A second problem with replicating the Kinnock Strategy is the original was underpinned by quite a lot of losing. It took Kinnock a decade to drag his party into a place where it could even think of mounting a realistic challenge for power.

So if Labour MPs are happy to forgo the next Election and the one after that, and then have a pop at unseating Boris around 2033, they might be on the right track.

There is also one other crucial difference. Neil Kinnock did actually care about what sort of Labour you were.

If you were a member of Militant, you were out. You didn’t get praised for the ‘energy’ you were bringing to your party. You weren’t given licence to play out your student union political fantasies on a national political stage.

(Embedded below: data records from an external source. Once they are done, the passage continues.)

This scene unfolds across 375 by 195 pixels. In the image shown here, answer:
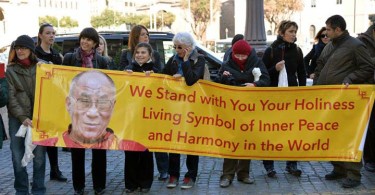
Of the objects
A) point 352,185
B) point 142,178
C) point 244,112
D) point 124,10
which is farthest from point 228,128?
point 124,10

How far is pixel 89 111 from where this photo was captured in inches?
228

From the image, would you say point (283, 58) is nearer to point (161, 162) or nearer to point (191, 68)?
point (191, 68)

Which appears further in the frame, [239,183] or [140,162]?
[239,183]

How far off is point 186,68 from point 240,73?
74cm

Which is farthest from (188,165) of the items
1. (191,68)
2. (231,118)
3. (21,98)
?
(21,98)

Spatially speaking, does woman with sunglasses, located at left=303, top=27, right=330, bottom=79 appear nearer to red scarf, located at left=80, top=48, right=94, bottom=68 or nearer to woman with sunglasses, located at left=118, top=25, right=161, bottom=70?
woman with sunglasses, located at left=118, top=25, right=161, bottom=70

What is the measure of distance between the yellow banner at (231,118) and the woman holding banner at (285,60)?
0.79 meters

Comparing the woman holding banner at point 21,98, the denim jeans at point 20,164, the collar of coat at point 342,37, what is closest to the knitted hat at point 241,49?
the collar of coat at point 342,37

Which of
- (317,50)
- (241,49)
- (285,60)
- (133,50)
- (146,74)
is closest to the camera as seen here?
(146,74)

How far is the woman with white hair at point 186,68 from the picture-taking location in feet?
19.6

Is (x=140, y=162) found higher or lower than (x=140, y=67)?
lower

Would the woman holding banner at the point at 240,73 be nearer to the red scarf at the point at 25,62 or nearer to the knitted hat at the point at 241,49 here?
the knitted hat at the point at 241,49

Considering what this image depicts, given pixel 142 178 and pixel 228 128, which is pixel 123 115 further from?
pixel 228 128

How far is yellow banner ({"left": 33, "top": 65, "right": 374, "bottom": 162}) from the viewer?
5.92 metres
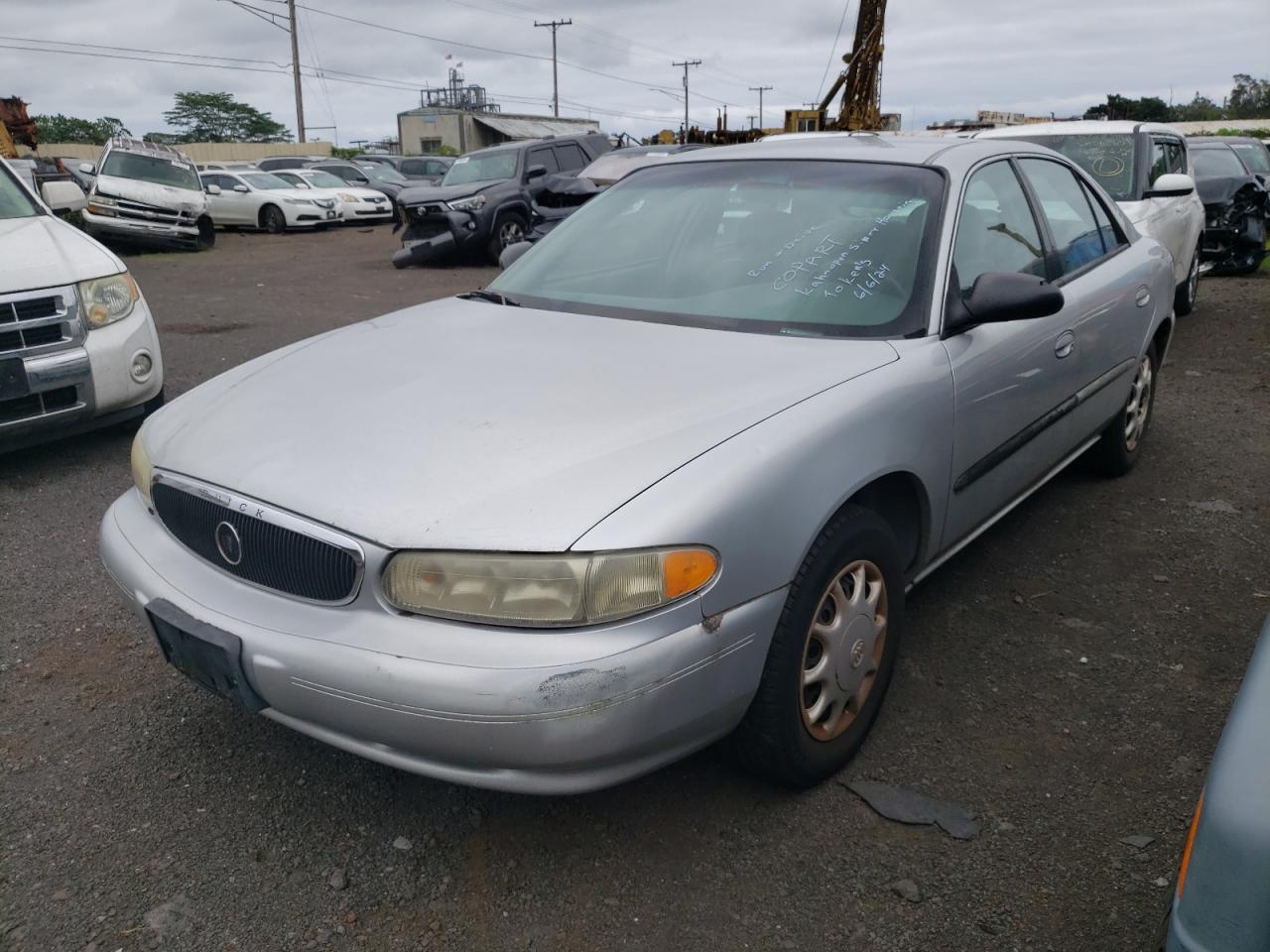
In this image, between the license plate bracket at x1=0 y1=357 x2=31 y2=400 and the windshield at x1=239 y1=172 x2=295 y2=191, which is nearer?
the license plate bracket at x1=0 y1=357 x2=31 y2=400

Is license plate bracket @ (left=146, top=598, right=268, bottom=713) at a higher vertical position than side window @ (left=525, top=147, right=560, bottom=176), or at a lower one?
lower

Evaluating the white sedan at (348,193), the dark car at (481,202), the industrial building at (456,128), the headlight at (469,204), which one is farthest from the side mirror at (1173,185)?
the industrial building at (456,128)

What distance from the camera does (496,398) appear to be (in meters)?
2.47

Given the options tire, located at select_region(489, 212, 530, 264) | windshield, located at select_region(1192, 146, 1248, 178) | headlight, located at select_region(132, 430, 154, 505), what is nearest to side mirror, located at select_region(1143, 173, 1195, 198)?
windshield, located at select_region(1192, 146, 1248, 178)

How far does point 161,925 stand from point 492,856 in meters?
0.69

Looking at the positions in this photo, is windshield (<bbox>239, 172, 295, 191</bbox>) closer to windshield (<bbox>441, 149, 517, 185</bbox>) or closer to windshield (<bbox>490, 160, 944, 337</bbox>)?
windshield (<bbox>441, 149, 517, 185</bbox>)

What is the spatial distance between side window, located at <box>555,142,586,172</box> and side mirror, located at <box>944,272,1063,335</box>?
520 inches

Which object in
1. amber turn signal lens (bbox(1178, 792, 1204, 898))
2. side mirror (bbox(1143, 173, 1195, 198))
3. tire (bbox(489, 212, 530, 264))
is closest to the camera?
amber turn signal lens (bbox(1178, 792, 1204, 898))

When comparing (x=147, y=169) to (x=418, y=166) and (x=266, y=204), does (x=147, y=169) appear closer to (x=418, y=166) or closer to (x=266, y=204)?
(x=266, y=204)

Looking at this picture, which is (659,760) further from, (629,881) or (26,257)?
(26,257)

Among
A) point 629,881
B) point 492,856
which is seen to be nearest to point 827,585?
point 629,881

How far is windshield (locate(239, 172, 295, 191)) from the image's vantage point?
21844 mm

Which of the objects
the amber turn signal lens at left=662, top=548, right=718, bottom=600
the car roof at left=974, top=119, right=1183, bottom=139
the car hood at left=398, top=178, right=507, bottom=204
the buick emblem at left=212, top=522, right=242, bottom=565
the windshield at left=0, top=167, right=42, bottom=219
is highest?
the car roof at left=974, top=119, right=1183, bottom=139

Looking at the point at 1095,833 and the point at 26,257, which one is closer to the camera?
the point at 1095,833
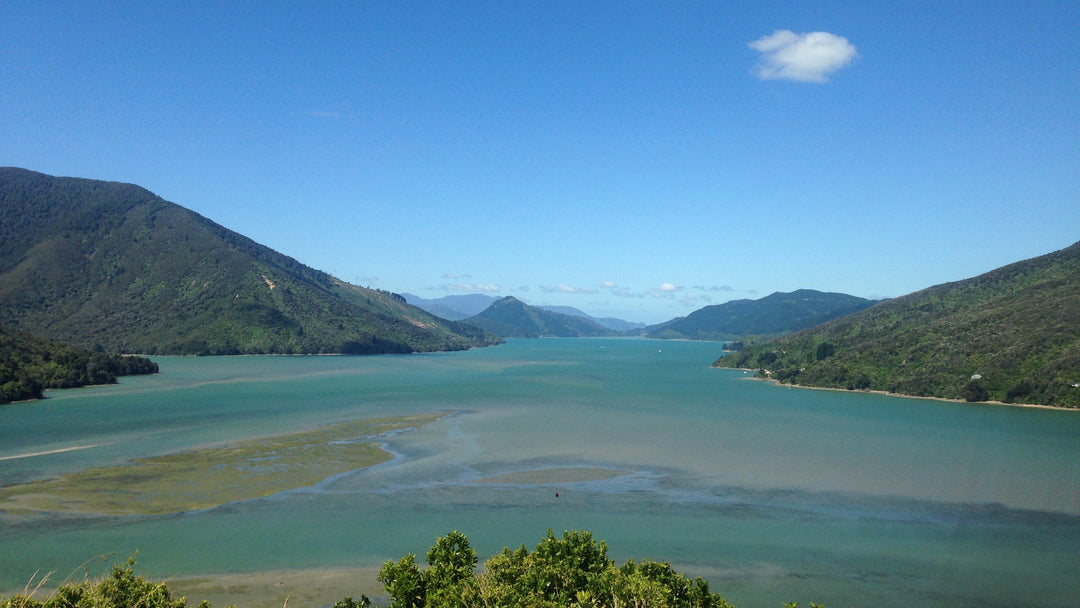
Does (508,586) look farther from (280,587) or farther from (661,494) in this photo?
(661,494)

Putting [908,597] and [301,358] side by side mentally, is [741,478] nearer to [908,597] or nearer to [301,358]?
[908,597]

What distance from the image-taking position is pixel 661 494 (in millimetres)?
32562

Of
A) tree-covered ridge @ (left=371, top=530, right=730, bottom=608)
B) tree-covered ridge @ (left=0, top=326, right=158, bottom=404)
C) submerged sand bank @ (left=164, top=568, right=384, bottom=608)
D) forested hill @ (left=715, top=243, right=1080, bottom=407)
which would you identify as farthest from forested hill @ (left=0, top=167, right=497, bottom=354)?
tree-covered ridge @ (left=371, top=530, right=730, bottom=608)

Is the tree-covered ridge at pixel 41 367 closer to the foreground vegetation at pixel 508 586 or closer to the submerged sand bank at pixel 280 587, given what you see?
the submerged sand bank at pixel 280 587

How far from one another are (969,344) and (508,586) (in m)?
79.7

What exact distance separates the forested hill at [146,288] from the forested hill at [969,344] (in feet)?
374

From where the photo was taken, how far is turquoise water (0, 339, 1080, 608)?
74.6 feet

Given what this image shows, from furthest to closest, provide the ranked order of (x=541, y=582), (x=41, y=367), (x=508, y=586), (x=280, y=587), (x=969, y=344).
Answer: (x=969, y=344) < (x=41, y=367) < (x=280, y=587) < (x=541, y=582) < (x=508, y=586)

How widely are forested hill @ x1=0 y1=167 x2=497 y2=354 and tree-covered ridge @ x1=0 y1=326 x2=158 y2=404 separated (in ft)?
191

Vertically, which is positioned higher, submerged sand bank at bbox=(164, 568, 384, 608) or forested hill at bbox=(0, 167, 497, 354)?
forested hill at bbox=(0, 167, 497, 354)

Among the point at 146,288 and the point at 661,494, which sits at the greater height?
the point at 146,288

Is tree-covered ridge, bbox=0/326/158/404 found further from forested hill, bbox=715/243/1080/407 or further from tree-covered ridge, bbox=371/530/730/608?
forested hill, bbox=715/243/1080/407

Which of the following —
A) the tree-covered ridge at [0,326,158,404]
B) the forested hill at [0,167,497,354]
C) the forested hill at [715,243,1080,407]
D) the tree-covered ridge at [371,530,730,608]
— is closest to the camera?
the tree-covered ridge at [371,530,730,608]

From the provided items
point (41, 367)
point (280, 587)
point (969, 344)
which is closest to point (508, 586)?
point (280, 587)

You were sent packing.

Tories took NO chances

The team conducting the Tory Party canvassing ‘ground war’ certainly weren’t taking anything for granted. ‘Some of our guys were out door-knocking and this Australian answered the door,’ a Minister tells me.

‘So they said, ‘Can we count on your support?’ And he said, ‘I’m Lynton Crosby, I helped run the last two Tory Election campaigns.’ And they replied, ‘We know, Sir Lynton, but we have to make sure.’ ‘

I think they put him down as a leaning Tory.

There is no need for a great internal debate, or prolonged period of introspection. If Labour is to have even a snowball in hell’s chance of forming a government at some point over the next decade, what has to happen next is obvious to everyone.

It’s time to clean house. Ditching Corbyn will not be enough. They all have to be driven out. He has to go. Momentum have to go. The whole viper’s nest has to go. Now is not the moment to ‘build a big tent’, it’s the moment to burn the tent to the ground. And then draw some clear lines amid the ashes.

When asked if they would use Britain’s nuclear deterrent, the next Labour leader needs to say ‘yes’. When asked if they would order police to shoot to kill terrorists running amok on the streets of Britain, the next Labour leader needs to say ‘yes’. When asked if they would back environmental crusaders breaking the law to make their voices heard, the next Labour leader needs to say ‘no’.

Then they need to tell their party to shut up. Shut up about the Palestinians. Shut up about Greta Thunberg. Shut up about Northern Ireland customs forms.

And start listening to what people in Bolsover and Sedgefield and Barrow actually care about, rather than what Corbyn and his cultists have spent four years telling them they should care about.

There can be no more acts of appeasement. Or attempts to reach an accommodation, or agree some sort of uneasy truce.

Whoever takes over as leader has one final chance to prove that even after its most shattering defeat for the best part of a century, the Labour Party is still worth fighting for.

Does it matter what sort of Labour you are? Yes, Jess. It matters an awful lot.